Reproduce all of the data that follows, character for character.

— START Dataset —

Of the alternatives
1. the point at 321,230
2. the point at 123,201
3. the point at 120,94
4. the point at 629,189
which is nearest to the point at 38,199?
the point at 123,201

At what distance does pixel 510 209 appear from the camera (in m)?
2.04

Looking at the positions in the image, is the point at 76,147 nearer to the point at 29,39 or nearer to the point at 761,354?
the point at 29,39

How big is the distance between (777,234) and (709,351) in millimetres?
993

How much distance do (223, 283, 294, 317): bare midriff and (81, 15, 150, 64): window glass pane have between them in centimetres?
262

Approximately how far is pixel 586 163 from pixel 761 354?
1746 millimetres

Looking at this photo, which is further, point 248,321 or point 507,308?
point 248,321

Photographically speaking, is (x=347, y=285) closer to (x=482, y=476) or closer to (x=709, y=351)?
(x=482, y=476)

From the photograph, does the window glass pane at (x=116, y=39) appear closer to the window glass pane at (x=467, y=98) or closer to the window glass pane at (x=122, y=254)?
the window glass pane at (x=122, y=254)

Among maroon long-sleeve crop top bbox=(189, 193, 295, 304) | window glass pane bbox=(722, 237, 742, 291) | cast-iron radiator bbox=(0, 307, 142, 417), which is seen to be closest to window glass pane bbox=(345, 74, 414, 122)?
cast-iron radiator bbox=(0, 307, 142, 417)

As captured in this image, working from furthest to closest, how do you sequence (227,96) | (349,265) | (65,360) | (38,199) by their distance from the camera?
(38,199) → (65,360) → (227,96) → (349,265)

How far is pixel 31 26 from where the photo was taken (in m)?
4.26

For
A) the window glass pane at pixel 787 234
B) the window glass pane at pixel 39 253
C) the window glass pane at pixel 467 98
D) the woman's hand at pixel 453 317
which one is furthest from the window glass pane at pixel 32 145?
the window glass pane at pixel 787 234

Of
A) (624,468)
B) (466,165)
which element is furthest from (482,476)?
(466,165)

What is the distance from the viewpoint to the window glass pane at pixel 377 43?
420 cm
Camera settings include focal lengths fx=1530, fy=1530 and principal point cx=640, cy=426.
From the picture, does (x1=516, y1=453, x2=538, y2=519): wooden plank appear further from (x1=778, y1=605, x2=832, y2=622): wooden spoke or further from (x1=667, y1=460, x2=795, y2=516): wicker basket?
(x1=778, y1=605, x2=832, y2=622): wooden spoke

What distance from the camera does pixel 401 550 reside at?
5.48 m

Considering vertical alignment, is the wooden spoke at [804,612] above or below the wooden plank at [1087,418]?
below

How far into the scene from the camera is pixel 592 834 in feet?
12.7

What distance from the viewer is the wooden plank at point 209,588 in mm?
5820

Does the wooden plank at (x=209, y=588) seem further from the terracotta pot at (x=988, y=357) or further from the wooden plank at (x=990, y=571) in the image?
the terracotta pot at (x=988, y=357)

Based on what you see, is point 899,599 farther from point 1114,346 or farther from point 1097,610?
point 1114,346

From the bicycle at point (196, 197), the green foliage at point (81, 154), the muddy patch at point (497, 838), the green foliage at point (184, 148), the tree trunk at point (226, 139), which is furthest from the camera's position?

— END Dataset —

## Solution to the problem
Of the alternatives
1. the point at 321,230
2. the point at 123,201
3. the point at 120,94
4. the point at 629,189
which is nearest to the point at 38,199?
the point at 123,201

At what distance does pixel 510 209 appear from the camera (in m)?
2.04

Looking at the positions in the image, is the point at 76,147 nearer to the point at 29,39 or nearer to the point at 761,354?
the point at 29,39

How big is the distance between (777,234) and (709,351) in millimetres?
993

How much distance do (223, 283, 294, 317): bare midriff and (81, 15, 150, 64): window glass pane have between them in centimetres?
262

Approximately how far is pixel 586 163 from pixel 761 354?
1746 millimetres

Looking at this photo, which is further, point 248,321 or point 507,308?
point 248,321

Photographically speaking, is (x=347, y=285) closer to (x=482, y=476) or closer to (x=709, y=351)?
(x=482, y=476)

From the photograph, does the window glass pane at (x=116, y=39) appear closer to the window glass pane at (x=467, y=98) or closer to the window glass pane at (x=122, y=254)?
the window glass pane at (x=122, y=254)

Among maroon long-sleeve crop top bbox=(189, 193, 295, 304) | window glass pane bbox=(722, 237, 742, 291) | cast-iron radiator bbox=(0, 307, 142, 417), which is seen to be closest to window glass pane bbox=(345, 74, 414, 122)?
cast-iron radiator bbox=(0, 307, 142, 417)

As captured in this image, working from furthest to closest, how do you sequence (227,96) | (349,265) | (65,360) | (38,199) by their distance from the camera?
(38,199) → (65,360) → (227,96) → (349,265)

How far is pixel 31 26 from where the photo was taken (in m)?
4.26

For
A) the window glass pane at pixel 787 234
B) the window glass pane at pixel 39 253
C) the window glass pane at pixel 467 98
D) the woman's hand at pixel 453 317
which one is furthest from the window glass pane at pixel 32 145?
the window glass pane at pixel 787 234

Of
A) (624,468)
B) (466,165)
which element is furthest from (482,476)?
(466,165)

What is the distance from the viewpoint to the window glass pane at pixel 377 43?
420 cm
Camera settings include focal lengths fx=1530, fy=1530 and principal point cx=640, cy=426.
From the picture, does (x1=516, y1=453, x2=538, y2=519): wooden plank appear further from (x1=778, y1=605, x2=832, y2=622): wooden spoke or further from (x1=667, y1=460, x2=795, y2=516): wicker basket?
(x1=778, y1=605, x2=832, y2=622): wooden spoke

What distance from the camera does pixel 401 550 reside at?
5.48 m

Considering vertical alignment, is the wooden spoke at [804,612] above or below the wooden plank at [1087,418]?
below

How far into the scene from the camera is pixel 592 834 in feet?
12.7

What distance from the viewer is the wooden plank at point 209,588 in mm?
5820

Does the wooden plank at (x=209, y=588) seem further from the terracotta pot at (x=988, y=357) or further from the wooden plank at (x=990, y=571) in the image?
the terracotta pot at (x=988, y=357)

Based on what you see, is point 899,599 farther from point 1114,346 or farther from point 1097,610?
point 1114,346

From the bicycle at point (196, 197), the green foliage at point (81, 154), the muddy patch at point (497, 838), the green foliage at point (184, 148), the tree trunk at point (226, 139), which is furthest from the camera's position?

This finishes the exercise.